### Passage to read

Re: how can I speed this up?
by lemming (Priest) on Feb 23, 2001 at 23:03 UTC
    TheoPetersen seems to be on the right path. One thing he showed, but didn't mention was that in your code you tend to build your loops with foreach $it (1..$nt) and then subtract one each time you use $it. A lot of calculations can be saved just by foreach $it <0..$nt-1) That will save some time, but getting away from nested loops will save you more.
(boo) Dissecting PerlTRAN
by boo_radley (Parson) on Feb 23, 2001 at 23:48 UTC
    This was quite a sizable snippet, so I downloaded it, and commented everything.
    My first concern would be the number of loops you have, and their placement:
    # for each of the 9 $nvars,
    # for each of the $nts
    # For each of the $nts...
    # And the for each of the $nvars...
    # for each of the $nts...
    you loop through 2 variables 5 times. I believe that it'd be possible to compress this to one nested loop, or to use (look away, JAPHY :) an intermediary variable to store the results of parts of your loops.
    Consider the following snippet ( I have removed my comments :
    foreach $it (1..$nt) { $tmp = sprintf "%s", $some_vector[$it-1]; foreach $k (1..$nvar) { $tmp = $tmp.sprintf " %11.4E", $field[$it-1][$k-1]; } $tmp = $tmp."\n"; print OUT $tmp;
    This loop follows one similar to it, though the inner and outer loops are swapped. Consider printing $tmp as the last step of the firstforeach $k (1..$nvar) loop.

### What you will do
Repeat the part of the Perl forum thread between "Re: how can" and "save you more.", inclusive, swapping "loops" for "cycles" throughout.

### Collected material
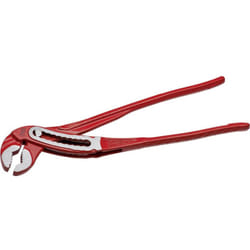 NWS ClassicPlus 1651-11R-300 Pince multiprise Taille (métrique) 65 mm 300 mm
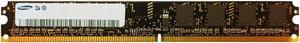 Micron MTA36ASF4G72PZ-2G6E1 32GB DDR4-2666 ECC RDIMM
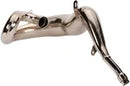 Kawasaki Kdx 220 R (Kdx 220 R) [2002, 2004-2005] - Collecteur Gold Series Gnarly™ - photo 12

### Written answer
Re: how can I speed this up?
by lemming (Priest) on Feb 23, 2001 at 23:03 UTC
    TheoPetersen seems to be on the right path. One thing he showed, but didn't mention was that in your code you tend to build your cycles with foreach $it (1..$nt) and then subtract one each time you use $it. A lot of calculations can be saved just by foreach $it <0..$nt-1) That will save some time, but getting away from nested cycles will save you more.